What amazes me

Let's get to it . . . Jack, Deployed, Afghanistan:
With how sharp Jennings has looked, do you think it's more likely that he will be splitting touches with MJD when he comes back?
John: I think it's likely Jennings will continue to start when Jones-Drew returns until Jones-Drew is in football shape. After that, I think the two will split carries quite a bit. Jennings has done enough in the preseason that he needs to touch the ball no matter who is on the roster.
Scott from Chelsea, NY:
I read that players with more than four years are not subject to the waiver wire. If one of them gets cut by a team, how is it determined which team he plays for if multiple have interest?

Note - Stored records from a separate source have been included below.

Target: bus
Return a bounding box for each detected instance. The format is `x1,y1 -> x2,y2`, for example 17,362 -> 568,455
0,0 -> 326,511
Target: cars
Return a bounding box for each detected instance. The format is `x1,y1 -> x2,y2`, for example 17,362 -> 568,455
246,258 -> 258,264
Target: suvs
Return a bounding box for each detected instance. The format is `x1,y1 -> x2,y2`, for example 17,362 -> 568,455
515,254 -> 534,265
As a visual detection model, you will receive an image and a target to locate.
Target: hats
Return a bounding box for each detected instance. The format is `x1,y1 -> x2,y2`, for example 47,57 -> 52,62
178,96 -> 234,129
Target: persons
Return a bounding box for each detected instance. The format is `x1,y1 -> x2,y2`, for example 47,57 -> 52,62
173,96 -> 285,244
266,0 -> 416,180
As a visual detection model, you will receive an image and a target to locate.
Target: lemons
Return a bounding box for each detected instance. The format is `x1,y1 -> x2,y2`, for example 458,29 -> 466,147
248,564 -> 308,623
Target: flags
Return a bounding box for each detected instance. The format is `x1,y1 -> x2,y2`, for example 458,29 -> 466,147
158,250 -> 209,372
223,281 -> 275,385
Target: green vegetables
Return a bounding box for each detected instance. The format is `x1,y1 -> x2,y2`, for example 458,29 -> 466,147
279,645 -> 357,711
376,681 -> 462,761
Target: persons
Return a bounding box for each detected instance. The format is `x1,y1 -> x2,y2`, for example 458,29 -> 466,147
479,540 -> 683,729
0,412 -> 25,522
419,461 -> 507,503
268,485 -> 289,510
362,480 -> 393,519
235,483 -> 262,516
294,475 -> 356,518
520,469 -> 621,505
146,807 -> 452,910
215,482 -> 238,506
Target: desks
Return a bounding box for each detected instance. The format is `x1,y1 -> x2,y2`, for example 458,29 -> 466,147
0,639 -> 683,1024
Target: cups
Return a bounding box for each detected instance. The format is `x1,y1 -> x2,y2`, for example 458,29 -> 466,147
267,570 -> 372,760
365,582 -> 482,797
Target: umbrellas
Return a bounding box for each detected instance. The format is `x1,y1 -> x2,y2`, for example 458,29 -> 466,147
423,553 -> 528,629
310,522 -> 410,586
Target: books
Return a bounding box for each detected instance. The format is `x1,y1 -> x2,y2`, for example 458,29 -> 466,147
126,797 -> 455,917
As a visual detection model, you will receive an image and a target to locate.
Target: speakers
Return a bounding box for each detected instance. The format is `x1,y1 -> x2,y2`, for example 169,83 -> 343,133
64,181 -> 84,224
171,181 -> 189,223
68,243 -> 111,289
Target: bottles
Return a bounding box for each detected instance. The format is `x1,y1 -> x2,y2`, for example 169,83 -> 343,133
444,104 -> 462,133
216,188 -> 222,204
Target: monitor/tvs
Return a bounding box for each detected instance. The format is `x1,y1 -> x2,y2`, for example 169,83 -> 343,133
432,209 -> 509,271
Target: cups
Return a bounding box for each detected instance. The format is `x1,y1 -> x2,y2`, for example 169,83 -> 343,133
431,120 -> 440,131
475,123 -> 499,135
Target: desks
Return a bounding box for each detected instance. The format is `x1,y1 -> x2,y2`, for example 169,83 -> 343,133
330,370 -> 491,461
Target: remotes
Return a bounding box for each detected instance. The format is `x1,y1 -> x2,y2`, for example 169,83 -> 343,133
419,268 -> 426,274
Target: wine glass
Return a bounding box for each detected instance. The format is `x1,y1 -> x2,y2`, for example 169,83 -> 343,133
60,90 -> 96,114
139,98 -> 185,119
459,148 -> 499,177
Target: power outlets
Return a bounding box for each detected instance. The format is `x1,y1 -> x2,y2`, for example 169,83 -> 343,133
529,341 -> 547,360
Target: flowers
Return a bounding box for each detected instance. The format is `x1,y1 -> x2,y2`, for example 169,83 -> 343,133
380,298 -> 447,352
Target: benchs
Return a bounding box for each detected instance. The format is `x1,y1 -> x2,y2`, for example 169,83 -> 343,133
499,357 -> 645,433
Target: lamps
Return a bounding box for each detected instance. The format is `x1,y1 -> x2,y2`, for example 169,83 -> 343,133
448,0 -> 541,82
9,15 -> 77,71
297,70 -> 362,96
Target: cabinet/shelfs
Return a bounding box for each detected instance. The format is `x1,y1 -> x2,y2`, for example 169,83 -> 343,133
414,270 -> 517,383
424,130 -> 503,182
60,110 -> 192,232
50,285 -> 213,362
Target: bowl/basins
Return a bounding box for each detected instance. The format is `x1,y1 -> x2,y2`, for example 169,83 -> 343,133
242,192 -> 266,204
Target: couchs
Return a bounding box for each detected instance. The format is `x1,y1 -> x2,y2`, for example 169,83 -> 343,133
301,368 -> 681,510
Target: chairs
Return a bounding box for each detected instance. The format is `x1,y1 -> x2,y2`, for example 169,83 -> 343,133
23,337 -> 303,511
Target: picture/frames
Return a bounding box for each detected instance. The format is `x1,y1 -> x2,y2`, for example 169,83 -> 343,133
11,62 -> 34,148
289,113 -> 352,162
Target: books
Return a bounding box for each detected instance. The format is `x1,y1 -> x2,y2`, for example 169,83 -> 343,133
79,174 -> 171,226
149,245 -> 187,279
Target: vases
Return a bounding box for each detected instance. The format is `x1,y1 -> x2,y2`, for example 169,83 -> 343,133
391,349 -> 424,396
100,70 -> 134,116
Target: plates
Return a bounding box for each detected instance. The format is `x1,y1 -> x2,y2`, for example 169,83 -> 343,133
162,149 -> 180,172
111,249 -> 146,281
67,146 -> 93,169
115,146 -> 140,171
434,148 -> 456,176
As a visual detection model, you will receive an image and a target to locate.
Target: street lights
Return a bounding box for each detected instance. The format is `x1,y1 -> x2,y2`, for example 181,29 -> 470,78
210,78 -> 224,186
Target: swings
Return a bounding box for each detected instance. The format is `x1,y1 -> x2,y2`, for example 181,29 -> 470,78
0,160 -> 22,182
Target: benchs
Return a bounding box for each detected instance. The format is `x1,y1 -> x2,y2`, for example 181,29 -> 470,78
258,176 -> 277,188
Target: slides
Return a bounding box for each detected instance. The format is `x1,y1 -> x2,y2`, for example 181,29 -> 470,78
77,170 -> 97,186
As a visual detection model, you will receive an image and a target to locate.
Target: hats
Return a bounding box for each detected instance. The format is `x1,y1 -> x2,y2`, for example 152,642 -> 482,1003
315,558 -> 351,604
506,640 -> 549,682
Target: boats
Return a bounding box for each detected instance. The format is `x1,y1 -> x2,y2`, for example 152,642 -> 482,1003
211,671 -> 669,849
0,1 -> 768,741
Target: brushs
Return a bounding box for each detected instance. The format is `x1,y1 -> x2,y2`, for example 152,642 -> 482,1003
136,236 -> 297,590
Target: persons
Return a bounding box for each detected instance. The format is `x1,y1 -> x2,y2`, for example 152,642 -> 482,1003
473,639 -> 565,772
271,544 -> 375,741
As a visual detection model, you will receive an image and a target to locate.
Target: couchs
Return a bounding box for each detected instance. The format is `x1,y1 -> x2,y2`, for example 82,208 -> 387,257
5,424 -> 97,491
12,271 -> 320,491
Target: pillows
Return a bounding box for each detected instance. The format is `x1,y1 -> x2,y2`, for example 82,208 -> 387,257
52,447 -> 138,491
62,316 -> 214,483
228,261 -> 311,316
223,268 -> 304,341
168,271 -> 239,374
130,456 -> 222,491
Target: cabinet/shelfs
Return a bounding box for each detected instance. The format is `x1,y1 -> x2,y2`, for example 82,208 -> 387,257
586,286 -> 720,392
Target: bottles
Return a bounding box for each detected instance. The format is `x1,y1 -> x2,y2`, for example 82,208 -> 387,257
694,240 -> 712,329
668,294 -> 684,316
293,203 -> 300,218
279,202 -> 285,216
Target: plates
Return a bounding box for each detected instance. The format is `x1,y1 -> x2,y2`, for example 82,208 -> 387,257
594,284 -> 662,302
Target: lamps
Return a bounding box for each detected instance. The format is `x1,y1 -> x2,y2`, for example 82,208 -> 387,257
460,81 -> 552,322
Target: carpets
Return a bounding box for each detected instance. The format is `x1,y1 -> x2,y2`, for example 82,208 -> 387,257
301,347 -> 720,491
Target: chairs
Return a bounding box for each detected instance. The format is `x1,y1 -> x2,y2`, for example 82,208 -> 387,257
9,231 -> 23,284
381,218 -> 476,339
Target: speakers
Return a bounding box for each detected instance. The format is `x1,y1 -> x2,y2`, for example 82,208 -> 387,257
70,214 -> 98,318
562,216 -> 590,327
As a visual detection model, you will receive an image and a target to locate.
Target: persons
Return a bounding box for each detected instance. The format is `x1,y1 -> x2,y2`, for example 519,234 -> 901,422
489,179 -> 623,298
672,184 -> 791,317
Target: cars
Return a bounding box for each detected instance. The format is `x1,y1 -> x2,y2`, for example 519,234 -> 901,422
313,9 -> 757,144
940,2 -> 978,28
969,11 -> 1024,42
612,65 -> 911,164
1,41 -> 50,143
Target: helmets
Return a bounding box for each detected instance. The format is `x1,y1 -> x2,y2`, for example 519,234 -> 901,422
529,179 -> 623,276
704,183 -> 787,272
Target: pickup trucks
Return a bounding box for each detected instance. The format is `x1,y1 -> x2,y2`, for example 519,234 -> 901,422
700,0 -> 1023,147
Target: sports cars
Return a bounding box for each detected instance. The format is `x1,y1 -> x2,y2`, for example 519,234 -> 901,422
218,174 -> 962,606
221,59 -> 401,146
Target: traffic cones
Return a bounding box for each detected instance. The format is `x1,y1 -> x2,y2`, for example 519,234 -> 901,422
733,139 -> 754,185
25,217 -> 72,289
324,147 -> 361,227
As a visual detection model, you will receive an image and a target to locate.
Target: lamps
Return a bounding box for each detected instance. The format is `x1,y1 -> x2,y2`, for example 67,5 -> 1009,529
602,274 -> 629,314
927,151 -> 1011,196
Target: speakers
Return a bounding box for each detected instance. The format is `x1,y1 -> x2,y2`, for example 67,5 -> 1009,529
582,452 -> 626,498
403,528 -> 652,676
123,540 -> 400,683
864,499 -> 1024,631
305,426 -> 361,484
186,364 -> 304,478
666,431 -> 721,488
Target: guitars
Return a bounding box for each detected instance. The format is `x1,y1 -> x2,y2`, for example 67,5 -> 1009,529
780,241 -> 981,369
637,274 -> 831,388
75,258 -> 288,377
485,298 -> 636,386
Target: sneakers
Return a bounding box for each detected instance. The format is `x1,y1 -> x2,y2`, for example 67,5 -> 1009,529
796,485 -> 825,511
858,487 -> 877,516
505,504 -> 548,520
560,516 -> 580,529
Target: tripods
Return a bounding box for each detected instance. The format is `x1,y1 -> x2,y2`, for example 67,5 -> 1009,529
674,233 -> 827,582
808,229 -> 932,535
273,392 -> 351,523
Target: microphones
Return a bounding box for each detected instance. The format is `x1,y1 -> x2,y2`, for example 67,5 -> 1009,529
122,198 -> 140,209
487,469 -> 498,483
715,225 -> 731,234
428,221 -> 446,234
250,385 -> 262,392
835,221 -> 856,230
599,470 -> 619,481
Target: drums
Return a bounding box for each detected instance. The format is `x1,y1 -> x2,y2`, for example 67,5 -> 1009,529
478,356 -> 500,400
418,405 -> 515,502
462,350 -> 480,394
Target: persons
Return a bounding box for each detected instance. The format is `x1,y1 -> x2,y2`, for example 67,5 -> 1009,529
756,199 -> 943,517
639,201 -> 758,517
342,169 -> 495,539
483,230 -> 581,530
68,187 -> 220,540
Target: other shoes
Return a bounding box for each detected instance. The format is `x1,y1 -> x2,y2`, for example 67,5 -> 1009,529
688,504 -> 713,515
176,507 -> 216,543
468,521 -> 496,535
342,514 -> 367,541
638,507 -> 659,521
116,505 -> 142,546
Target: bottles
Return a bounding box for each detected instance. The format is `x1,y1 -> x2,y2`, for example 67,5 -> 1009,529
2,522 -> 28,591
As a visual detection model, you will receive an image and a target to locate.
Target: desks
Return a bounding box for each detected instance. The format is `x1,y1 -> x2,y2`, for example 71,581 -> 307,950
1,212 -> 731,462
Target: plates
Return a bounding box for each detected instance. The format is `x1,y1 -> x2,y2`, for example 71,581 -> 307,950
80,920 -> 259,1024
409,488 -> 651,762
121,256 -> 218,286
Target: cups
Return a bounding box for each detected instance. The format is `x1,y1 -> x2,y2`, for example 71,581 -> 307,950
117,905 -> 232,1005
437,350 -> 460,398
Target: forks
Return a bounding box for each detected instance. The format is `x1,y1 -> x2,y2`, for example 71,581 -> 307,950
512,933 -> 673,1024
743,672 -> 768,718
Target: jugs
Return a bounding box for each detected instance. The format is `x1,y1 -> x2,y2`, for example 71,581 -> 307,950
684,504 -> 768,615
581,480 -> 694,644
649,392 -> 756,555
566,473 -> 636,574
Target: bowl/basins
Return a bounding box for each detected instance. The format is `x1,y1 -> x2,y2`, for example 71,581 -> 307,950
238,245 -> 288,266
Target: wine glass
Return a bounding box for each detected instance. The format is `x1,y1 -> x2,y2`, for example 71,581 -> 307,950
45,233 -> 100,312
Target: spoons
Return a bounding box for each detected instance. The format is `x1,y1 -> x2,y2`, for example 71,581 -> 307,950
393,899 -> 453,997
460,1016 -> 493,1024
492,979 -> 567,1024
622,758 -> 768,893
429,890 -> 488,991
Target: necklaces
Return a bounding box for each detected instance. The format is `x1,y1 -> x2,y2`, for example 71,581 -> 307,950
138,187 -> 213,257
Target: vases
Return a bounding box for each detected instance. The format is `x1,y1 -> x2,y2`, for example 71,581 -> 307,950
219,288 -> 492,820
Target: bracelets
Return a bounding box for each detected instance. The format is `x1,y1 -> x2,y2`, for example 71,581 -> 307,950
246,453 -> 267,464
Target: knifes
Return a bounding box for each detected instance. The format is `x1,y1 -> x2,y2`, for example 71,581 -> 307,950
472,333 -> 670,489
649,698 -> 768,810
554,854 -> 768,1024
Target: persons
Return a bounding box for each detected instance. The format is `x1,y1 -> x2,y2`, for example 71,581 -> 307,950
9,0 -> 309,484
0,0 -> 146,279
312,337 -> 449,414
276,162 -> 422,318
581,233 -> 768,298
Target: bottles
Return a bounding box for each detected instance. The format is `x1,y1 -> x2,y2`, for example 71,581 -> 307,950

John: Whatever team gives the player the most money.
Drew from Jacksonville:
I think Slip from Mayport has a point. The three names you mentioned haven't had consistent injury problems besides Smith and his were major injuries that led to IR. Let's not forget the season hasn't even started yet. I'm not saying the guys on injured reserve aren't worth a damn. It's the guys who constantly get soft-tissue injuries and miss three-to-four games to every 10 games. Guys like Cox and especially Zach Miller are always banged up. I get it's a violent sport, but isn't having the body, toughness and resiliency to fight through some injuries a huge attribute to the sport?
John: I wouldn't say Cox always is banged up. He missed the end of last season, but before that he actually was pretty reliable. And yes, Miller clearly has been injured too much. My point to Slip wasn't that there aren't players on the roster who have had a history of injuries. My point was for every player such as Miller that fans want the team to give up on there are players such as Britton and Smith who have had injuries and return to contribute. Is there a chance those players never contribute? Yes. But in the NFL, players who can make plays are a commodity and you hold on to commodities until you absolutely are sure they can't contribute. As far as your final question, yes, having the body and resiliency to fight through some injuries is an attribute, but players get hurt and it's difficult sometimes to discern between a player who simply doesn't have the body and one who has had a difficult stretch of injuries.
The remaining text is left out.